Drink, drugs, sex and parties. That’s it. More concise than usual, eh?
Here in León, Nicaragua’s second largest city, I am staying in a hostel which is off the beaten track. It’s probably not even in the Lonely Planet, though I wouldn’t know since I am working my way through Central America without a guide book. My hostel is cheaper than Bigfoot or The Chilli Inn, two of the mainstream, it’s also very quiet. I have a dorm to myself, and a double bed.
In Granada, I spent one night in a mainstream hostel, before shifting to the more obscure Casa Abierta. It was populated by Nicaraguans and other Central Americans, and a Spaniard, the language was exclusively Spanish – no-one else spoke English at a good level. Most of the guests were the artisans who peddle their wares down the main backpacker street during the evening.

- Guy in my Granada hostel proudly shows off the scorpion he found
I like to stay in these types of hostel. The people are more chilled, I get to practice my Spanish, and, perhaps most importantly for me, I get an insight into the local culture. And let’s face it, if I wanted to get drunk with a load of Europeans, I could do that in Europe.
Now let’s look at how the other half travel: from Lonely Planet recommended hostel to Lonely Planet recommended hostel.
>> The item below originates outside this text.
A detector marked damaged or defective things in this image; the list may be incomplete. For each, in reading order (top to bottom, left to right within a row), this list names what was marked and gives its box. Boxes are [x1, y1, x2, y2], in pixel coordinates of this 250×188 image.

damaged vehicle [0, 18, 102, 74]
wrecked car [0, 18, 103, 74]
They party almost every night. They spend almost every day feeling hungover. They hang around other Westerners – whose culture is so similar to their own. Aren’t they missing out on something?
For me, they don’t get the opportunity to see beyond their comfortable horizons. Sure, they see some pretty places, and sure, they meet some lovely people. But, they return home with the same attitude with which they left. Perhaps a bit more worldly, but more so within the world they already knew – like an accelerated learning process into a Western system which is severely straining under its innumerable issues.
So what am I saying? I’m saying that I’d love to see more people throw their guide book in the bin and ask a taxi driver to recommend a decent place to stay, or talk to an old man on the street about which sites he recommends in and around his town. Sure, sometimes you’ll end up in a crappy place, and sure, sometimes the language barrier will make it real tough, but that’s all part of the fun. And you’ll learn something too. And for me that’s what travel is about – learning and expanding ourselves by opening our minds and our hearts. One just needs to take a little chance every now and again*.
*Obviously be safe – I’m not advocating taking crazy risks. But at the same time trust yourself and trust the locals so long as it feels right.